Request:
Using the entries below, output exactly the line containing "How far is the white" and all lines that follow it to the end.

Available data:
········
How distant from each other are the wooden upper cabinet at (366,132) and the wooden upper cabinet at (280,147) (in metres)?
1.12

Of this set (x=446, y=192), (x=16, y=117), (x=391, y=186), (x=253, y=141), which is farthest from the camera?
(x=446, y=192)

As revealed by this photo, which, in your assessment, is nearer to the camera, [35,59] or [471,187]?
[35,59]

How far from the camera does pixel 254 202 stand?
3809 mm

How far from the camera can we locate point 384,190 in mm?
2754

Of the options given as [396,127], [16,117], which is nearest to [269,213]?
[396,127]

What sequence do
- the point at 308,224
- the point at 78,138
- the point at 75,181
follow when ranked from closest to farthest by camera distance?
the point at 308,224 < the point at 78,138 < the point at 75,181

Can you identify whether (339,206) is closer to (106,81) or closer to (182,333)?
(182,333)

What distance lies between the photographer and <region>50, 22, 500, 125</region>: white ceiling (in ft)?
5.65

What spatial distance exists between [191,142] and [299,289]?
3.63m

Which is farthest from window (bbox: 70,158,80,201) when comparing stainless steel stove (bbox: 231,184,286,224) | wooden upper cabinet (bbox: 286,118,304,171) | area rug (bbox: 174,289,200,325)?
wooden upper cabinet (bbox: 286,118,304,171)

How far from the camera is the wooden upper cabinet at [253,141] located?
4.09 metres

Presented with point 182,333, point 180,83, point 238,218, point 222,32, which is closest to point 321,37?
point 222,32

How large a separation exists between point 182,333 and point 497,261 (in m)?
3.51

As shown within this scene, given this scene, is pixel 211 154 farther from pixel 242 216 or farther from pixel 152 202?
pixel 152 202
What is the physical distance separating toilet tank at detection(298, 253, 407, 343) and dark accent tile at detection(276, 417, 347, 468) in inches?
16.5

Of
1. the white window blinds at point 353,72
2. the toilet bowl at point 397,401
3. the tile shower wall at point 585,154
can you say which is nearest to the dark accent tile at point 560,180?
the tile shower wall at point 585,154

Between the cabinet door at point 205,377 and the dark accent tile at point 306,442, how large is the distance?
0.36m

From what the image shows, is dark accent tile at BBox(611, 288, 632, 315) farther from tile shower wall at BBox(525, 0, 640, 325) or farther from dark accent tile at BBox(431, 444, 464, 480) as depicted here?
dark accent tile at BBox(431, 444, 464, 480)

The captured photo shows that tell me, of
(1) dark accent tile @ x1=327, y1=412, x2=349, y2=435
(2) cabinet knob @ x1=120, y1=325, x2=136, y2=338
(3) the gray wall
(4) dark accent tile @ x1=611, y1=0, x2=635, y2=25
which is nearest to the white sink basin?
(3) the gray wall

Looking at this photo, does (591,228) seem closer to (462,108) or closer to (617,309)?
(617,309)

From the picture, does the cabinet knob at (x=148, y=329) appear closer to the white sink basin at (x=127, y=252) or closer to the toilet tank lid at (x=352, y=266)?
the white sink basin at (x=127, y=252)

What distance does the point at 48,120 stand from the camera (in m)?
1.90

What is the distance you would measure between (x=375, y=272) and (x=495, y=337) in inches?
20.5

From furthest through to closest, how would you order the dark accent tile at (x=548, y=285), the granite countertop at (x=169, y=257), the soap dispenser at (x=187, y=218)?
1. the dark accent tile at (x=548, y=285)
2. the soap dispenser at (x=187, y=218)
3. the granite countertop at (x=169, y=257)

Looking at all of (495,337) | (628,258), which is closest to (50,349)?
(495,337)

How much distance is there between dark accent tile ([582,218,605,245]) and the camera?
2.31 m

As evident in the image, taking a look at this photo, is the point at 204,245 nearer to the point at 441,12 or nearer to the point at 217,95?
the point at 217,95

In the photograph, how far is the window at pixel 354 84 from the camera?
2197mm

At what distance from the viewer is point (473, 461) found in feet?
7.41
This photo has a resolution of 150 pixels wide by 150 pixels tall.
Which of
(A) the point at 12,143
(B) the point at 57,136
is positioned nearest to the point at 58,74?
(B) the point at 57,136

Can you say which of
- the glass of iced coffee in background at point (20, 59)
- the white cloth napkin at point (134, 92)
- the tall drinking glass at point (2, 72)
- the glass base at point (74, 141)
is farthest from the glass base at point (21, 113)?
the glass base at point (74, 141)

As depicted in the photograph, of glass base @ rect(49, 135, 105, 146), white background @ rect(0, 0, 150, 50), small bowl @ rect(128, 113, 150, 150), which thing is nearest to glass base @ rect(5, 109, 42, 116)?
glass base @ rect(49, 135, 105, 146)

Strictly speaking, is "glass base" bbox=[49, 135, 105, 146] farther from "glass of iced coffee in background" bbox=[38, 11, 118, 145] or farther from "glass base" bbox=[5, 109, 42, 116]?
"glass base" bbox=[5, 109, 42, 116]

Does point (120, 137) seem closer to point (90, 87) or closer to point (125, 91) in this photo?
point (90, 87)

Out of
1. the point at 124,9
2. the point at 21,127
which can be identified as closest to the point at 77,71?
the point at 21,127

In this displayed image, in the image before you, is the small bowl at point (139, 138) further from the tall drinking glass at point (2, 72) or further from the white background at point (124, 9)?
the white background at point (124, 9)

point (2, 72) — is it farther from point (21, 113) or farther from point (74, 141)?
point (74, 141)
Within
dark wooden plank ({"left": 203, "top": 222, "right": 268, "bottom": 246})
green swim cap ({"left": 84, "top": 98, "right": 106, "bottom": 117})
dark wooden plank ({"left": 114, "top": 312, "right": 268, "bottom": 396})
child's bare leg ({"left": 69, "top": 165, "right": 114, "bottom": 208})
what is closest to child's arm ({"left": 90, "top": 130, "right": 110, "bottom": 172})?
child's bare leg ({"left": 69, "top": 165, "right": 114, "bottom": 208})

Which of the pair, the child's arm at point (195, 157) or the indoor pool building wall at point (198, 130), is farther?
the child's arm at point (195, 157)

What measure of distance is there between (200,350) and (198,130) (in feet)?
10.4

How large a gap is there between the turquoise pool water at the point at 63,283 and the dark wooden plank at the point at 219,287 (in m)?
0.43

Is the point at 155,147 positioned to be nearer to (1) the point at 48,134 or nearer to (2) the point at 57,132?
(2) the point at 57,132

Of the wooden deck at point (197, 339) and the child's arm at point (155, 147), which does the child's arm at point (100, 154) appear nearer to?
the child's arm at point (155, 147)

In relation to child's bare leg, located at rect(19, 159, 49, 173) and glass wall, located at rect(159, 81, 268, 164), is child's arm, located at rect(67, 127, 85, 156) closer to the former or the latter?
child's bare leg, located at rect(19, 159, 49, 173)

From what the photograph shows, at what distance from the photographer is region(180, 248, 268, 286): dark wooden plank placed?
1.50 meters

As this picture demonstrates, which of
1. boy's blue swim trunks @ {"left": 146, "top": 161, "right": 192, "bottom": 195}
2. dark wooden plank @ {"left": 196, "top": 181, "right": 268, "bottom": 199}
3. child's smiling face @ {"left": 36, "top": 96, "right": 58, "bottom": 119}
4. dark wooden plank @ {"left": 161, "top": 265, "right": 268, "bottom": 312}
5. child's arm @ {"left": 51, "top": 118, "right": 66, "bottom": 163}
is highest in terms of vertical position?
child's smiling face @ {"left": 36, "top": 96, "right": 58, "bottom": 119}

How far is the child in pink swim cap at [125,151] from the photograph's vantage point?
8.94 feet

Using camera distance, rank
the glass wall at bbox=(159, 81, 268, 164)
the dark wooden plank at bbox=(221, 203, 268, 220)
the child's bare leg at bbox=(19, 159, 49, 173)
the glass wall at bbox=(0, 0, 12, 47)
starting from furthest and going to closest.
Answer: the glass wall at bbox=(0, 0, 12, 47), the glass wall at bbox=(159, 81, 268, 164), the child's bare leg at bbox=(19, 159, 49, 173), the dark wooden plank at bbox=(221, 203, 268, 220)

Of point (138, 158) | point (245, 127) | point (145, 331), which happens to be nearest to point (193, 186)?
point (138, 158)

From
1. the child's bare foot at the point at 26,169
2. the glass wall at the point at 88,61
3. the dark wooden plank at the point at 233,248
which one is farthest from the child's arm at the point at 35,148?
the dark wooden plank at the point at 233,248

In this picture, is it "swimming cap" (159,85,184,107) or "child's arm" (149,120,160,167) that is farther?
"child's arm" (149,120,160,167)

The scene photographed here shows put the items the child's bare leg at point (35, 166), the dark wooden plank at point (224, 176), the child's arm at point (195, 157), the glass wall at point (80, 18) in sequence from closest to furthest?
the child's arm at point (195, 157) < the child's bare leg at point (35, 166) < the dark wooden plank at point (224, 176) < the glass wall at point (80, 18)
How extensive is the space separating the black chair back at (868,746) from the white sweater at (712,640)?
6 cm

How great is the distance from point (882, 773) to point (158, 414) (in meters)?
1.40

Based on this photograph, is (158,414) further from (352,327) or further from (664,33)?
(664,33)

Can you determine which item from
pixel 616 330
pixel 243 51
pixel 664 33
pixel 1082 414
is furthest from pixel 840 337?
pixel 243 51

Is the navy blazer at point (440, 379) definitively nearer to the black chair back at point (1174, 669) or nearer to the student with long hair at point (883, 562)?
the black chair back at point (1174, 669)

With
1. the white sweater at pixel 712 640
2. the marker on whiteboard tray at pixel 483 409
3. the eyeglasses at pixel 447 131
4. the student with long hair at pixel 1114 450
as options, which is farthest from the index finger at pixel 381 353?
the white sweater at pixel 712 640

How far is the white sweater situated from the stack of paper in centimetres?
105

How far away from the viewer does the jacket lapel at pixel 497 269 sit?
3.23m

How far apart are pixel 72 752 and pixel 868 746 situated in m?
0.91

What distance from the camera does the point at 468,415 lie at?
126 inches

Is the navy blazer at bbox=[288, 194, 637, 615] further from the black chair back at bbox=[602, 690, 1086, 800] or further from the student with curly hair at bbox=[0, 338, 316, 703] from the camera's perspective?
········
Answer for this exercise:
How far is the white sweater situated from the stack of paper in centimetres?
105

How far away from the viewer does the jacket lapel at pixel 497 269 sit?
3.23m

How far apart are pixel 72 752 and pixel 868 746 situated in m?
0.91

What distance from the camera does the point at 468,415 lie at?
126 inches

Is the navy blazer at bbox=[288, 194, 637, 615] further from the black chair back at bbox=[602, 690, 1086, 800] or further from the student with curly hair at bbox=[0, 338, 316, 703] from the camera's perspective?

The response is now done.